▸ Work required:
Check which lines of the entries that follow hold "trap", then give the number of those lines and nothing more.

▸ Given records:
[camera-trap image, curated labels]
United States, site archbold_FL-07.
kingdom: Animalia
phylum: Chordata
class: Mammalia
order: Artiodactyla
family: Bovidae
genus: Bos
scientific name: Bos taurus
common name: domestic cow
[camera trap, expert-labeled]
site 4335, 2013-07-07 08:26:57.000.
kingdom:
--
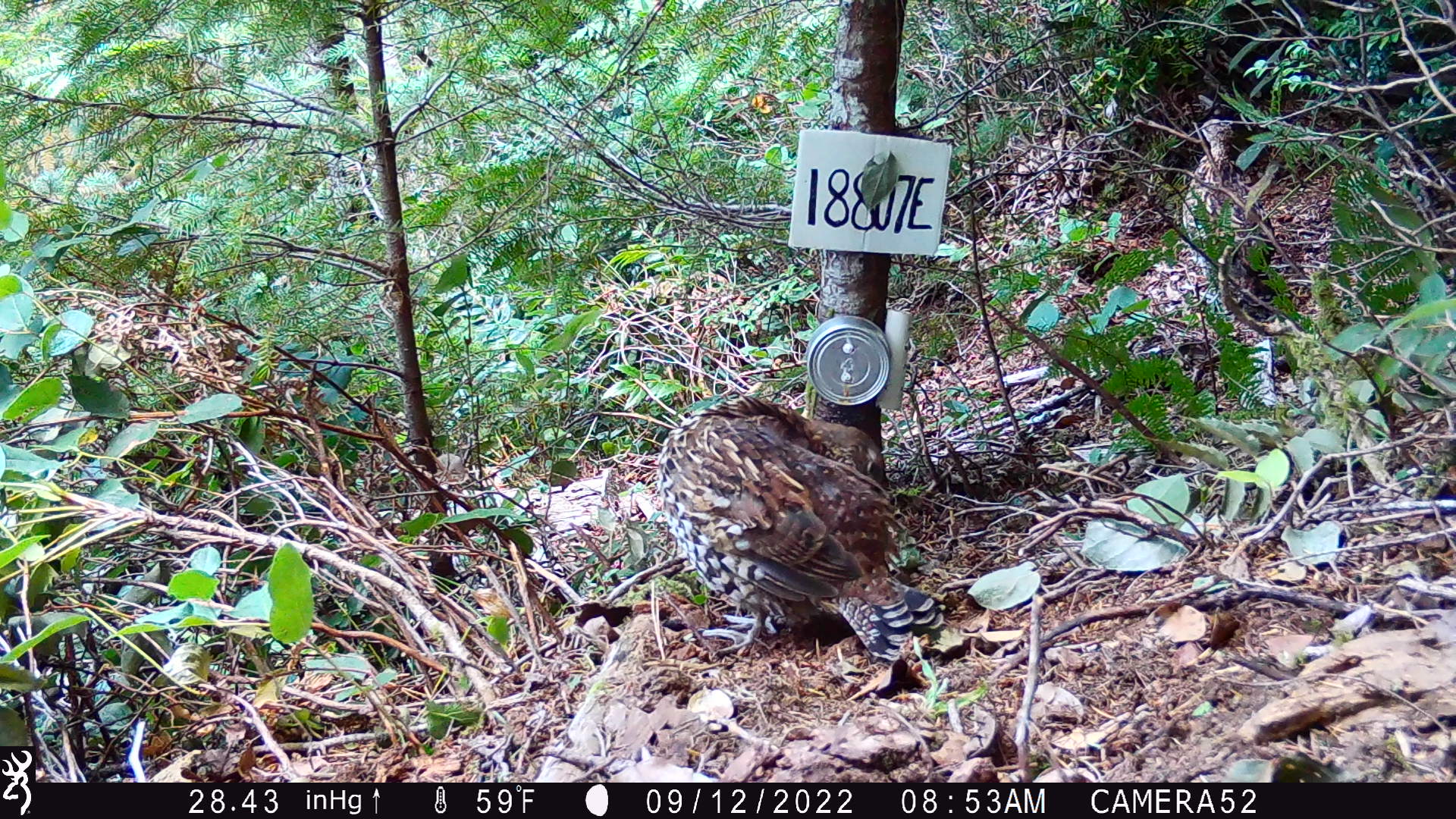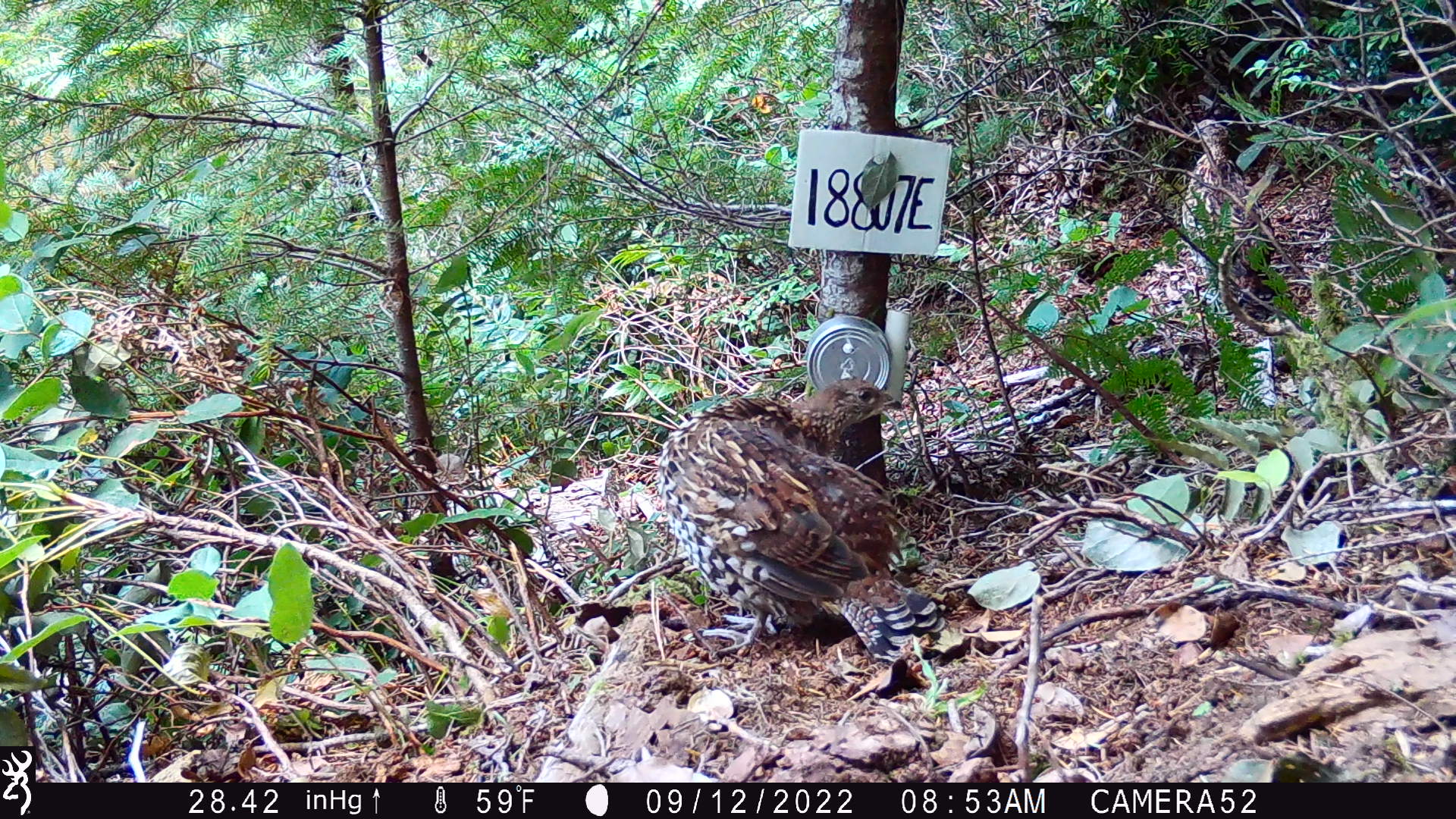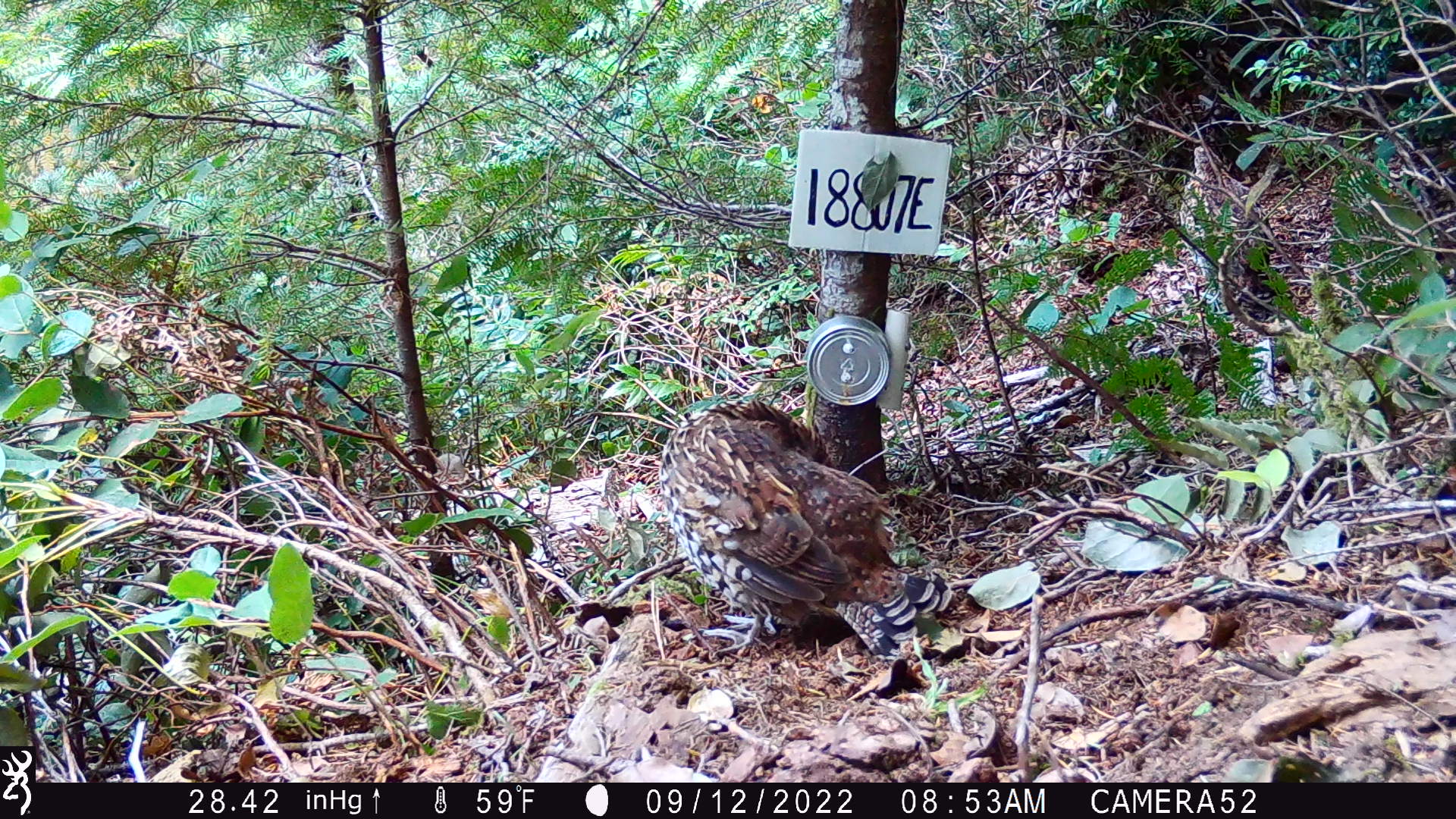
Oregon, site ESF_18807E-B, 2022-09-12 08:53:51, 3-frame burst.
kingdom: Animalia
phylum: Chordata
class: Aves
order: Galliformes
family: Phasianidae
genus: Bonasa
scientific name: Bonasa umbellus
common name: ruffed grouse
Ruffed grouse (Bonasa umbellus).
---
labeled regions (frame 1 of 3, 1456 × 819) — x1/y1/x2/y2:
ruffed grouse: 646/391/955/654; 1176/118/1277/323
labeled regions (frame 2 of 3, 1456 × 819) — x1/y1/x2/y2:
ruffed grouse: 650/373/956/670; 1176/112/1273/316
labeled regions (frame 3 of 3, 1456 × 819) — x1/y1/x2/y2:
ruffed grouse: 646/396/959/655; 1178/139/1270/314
---
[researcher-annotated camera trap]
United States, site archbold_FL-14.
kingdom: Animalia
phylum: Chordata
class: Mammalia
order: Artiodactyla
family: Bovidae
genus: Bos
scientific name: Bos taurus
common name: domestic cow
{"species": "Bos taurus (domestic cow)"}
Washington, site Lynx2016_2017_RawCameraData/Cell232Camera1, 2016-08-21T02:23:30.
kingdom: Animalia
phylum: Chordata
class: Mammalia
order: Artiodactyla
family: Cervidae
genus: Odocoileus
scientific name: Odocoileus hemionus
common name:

▸ Written reply:
3